Anxiety led Nathan to drink. In his words, until he blacked out, lost all feeling – lost that anxiety. He started sessions with Rudy over a year ago and has maintained sobriety.

"A lot of times, it's more freeing. You can show the strength to talk about it. It kind of allows other people to open up."

"My whole philosophy is compassion without coddling. I'm not going to coddle you. I don't believe that's going to do any benefit for you. I come from a background of football and athletics. I think just getting to the root and being real honest with you, man to man, that's the best gift that I can do.. how you receive that is up to you."

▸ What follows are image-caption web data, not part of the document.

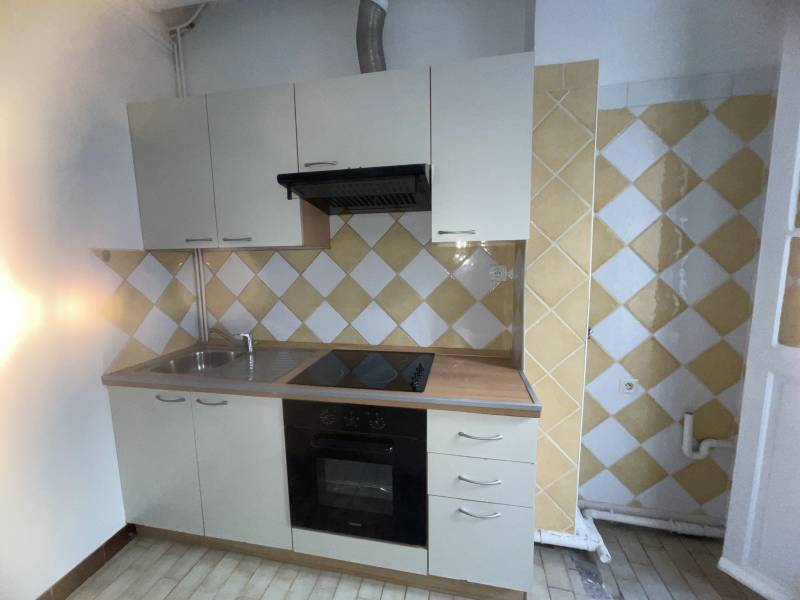 Appartement T1 lumineux avec cuisine indépendante – Secteur Cinq Avenues / Longchamp – Marseille 4ᵉ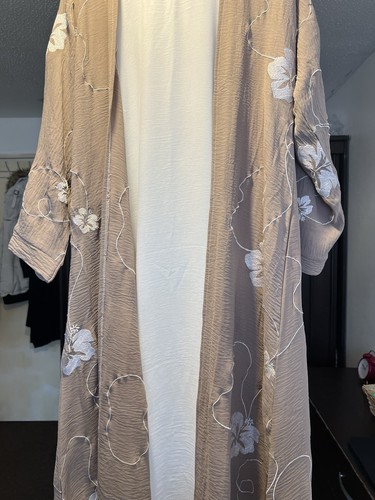 Stunning brand new open abaya - new,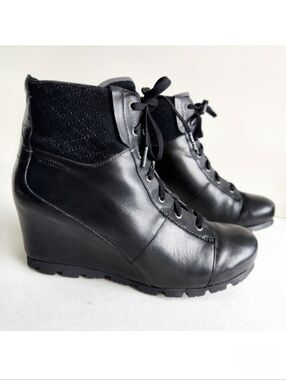 Merrell Smooth Black Leather & Suede Wedge Booties With Non-Slip Lug Tread, Sz 9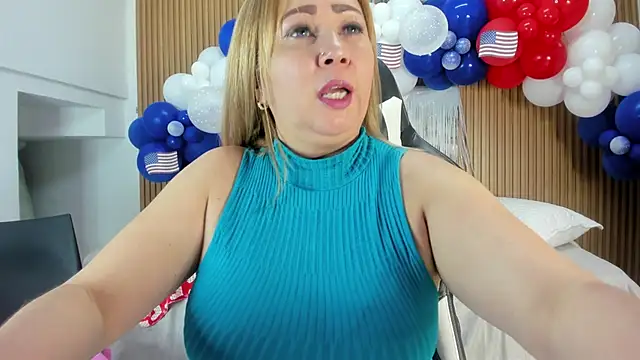 Danna_topless's sex show image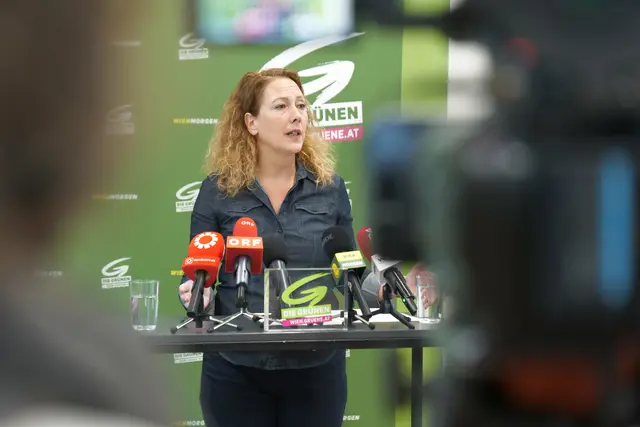 Im Rahmen eines angekündigten "heißen politischen Herbstes" haben die Grünen einen Sondergemeinderat zum Sparpaket der rot-pinken Stadtregierung beantragt. Hier zu sehen: Parteichefin Judith Pühringer. | Foto: Max Spitzauer/MeinBezirk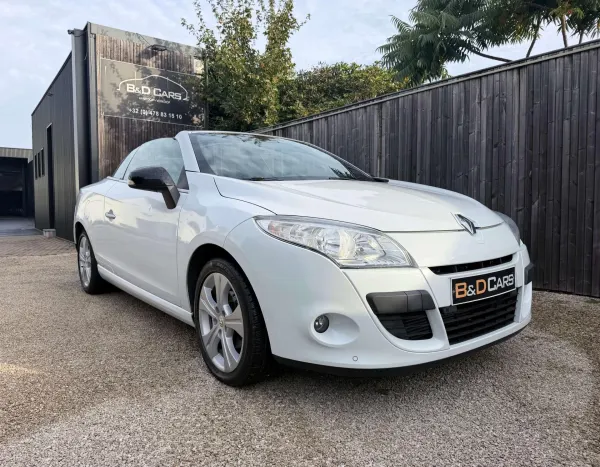 Renault Megane Mégane CC 1.9 dCi 17"/AIRCO/PDC/KEYLESS/CRUISE
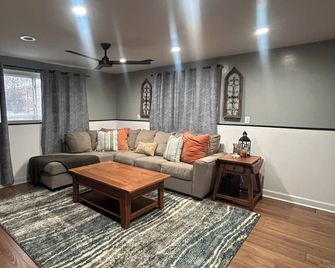 Charming 3Bed 2Bath Home located In Clinton Twp MI, 30 min to Detroit - Clinton Township - Sala de estar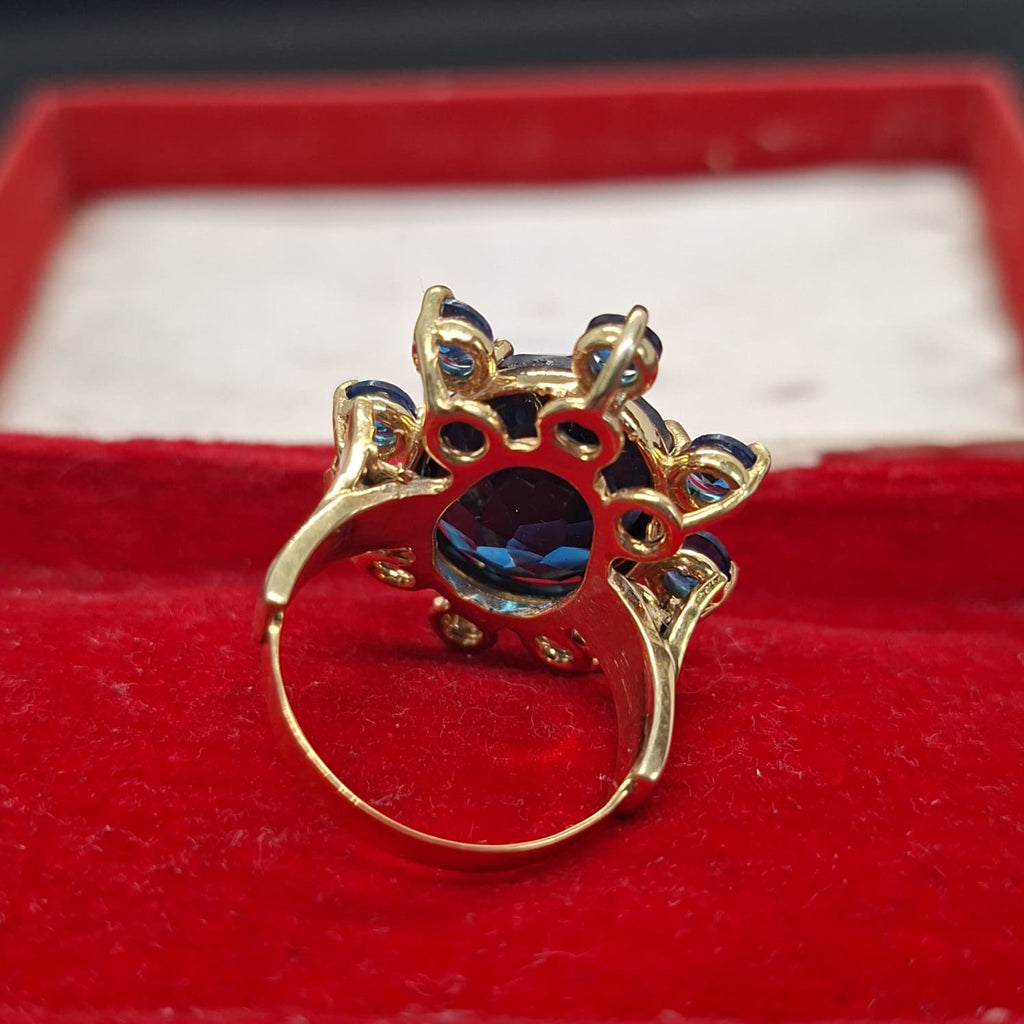 Anello stile vittoriano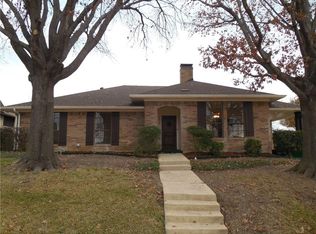 2318 Country Valley Rd, Garland, TX 75041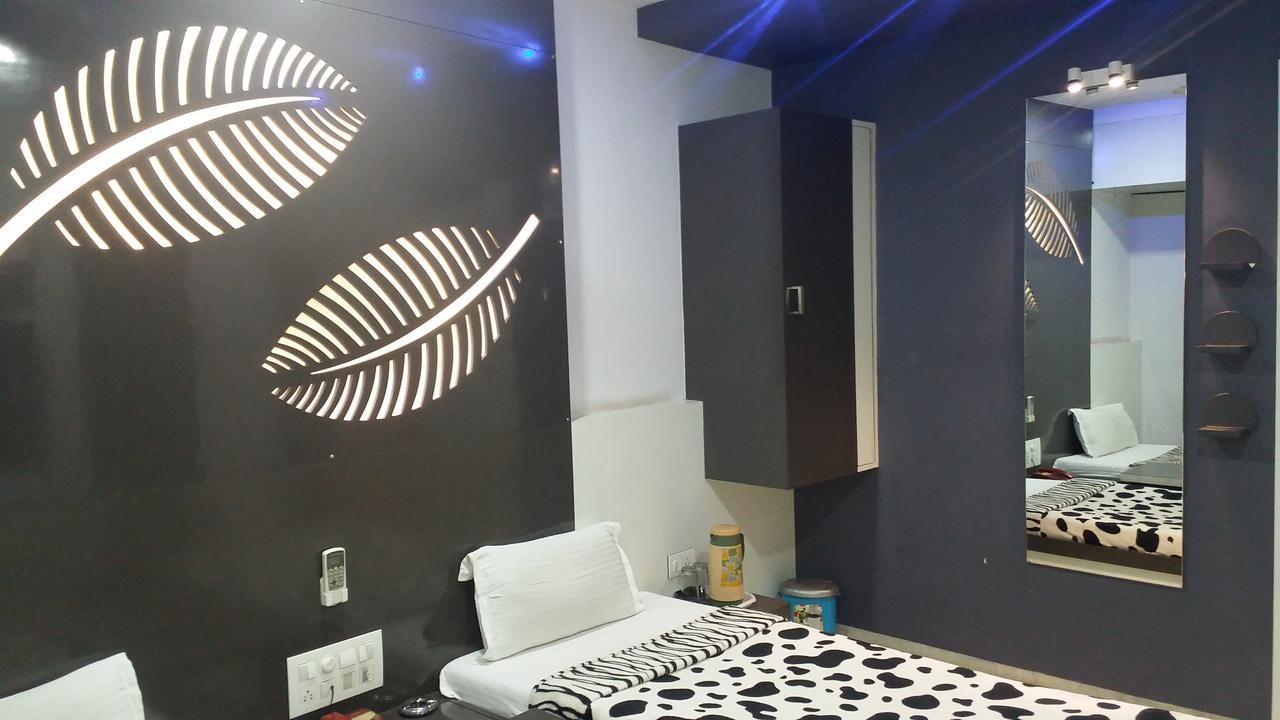 Hotel Decent Сурат Экстерьер фото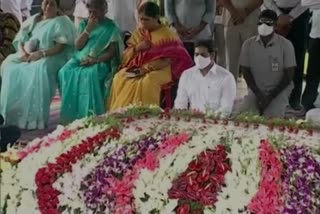 Andhra Chief Minister pays tribute to his father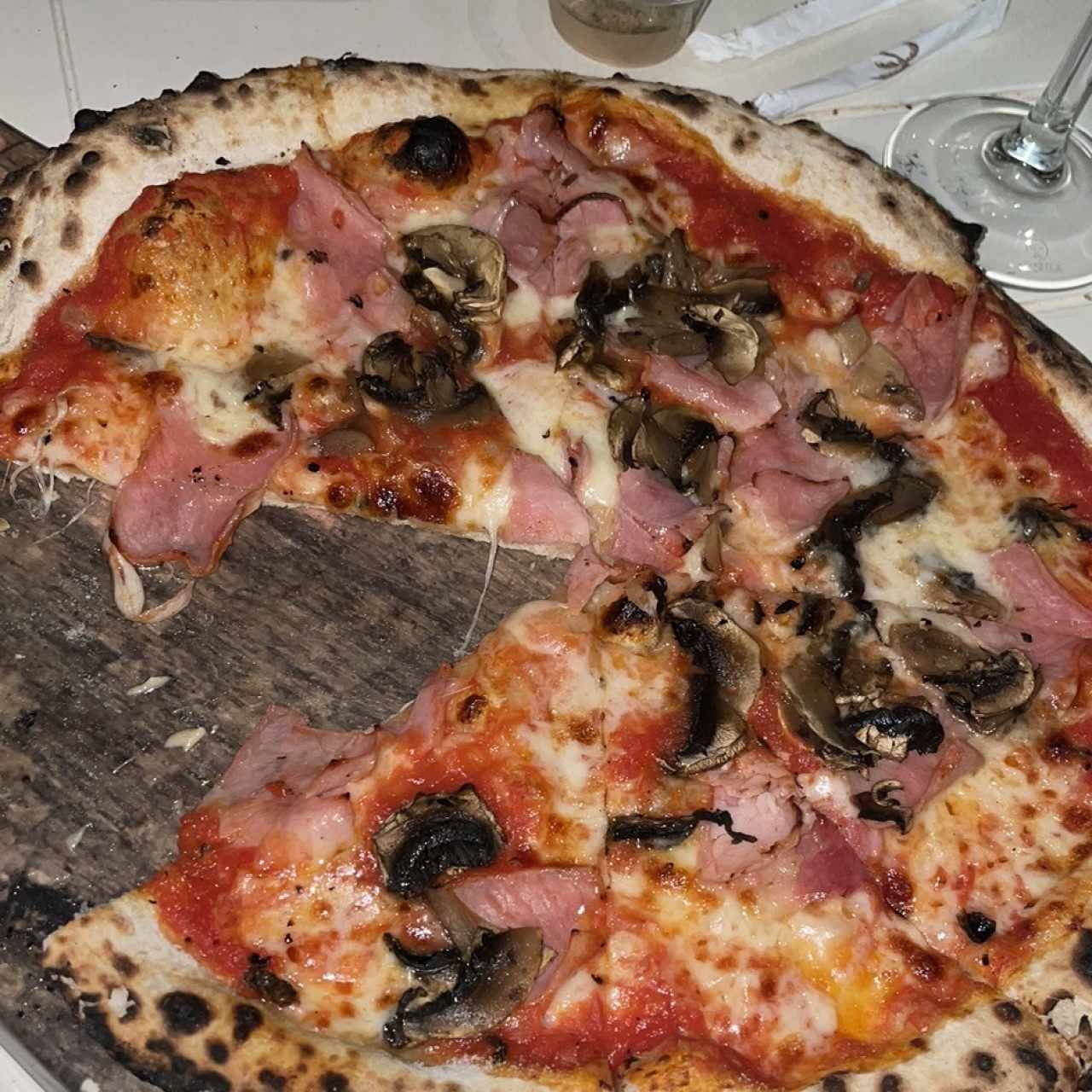 Pizzas Tradicionales - Pizza Prosciutto Funghi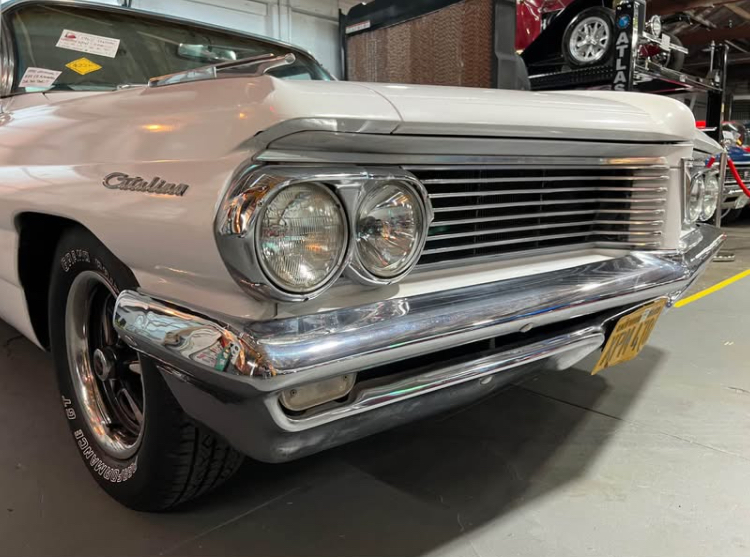 
								1962 Pontiac Catalina full									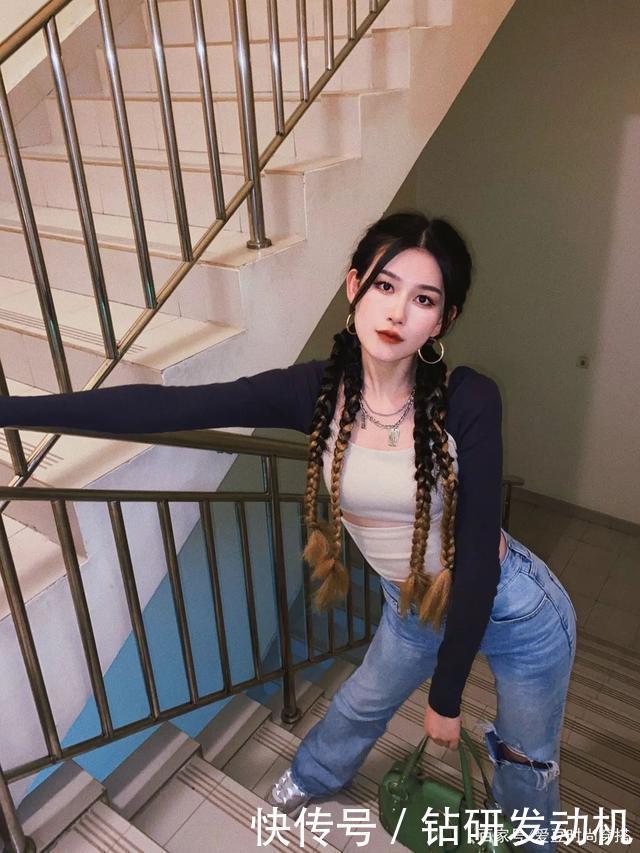 假发片|别再搞“挂耳染”了!3个显脸小的新年发型,照着弄特美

"That's the first process when we talk about ego. We talk about our defense mechanism."

Rudy put his ego aside and did what he had to survive, thrive, set a good example for his kids, and for other men struggling with addiction.

"I don't believe you can have sustained sobriety unless you raise the quality of life. If you build something, and you want more than that old life and that's what the book is really about, it is creating and growing both physically, professionally and personally." 

The book is seven chapters long. Three main points of the process include ego and accountability, needs and desired outcome, and leadership.

He really keeps it simple, breaking down exactly what worked for him and how.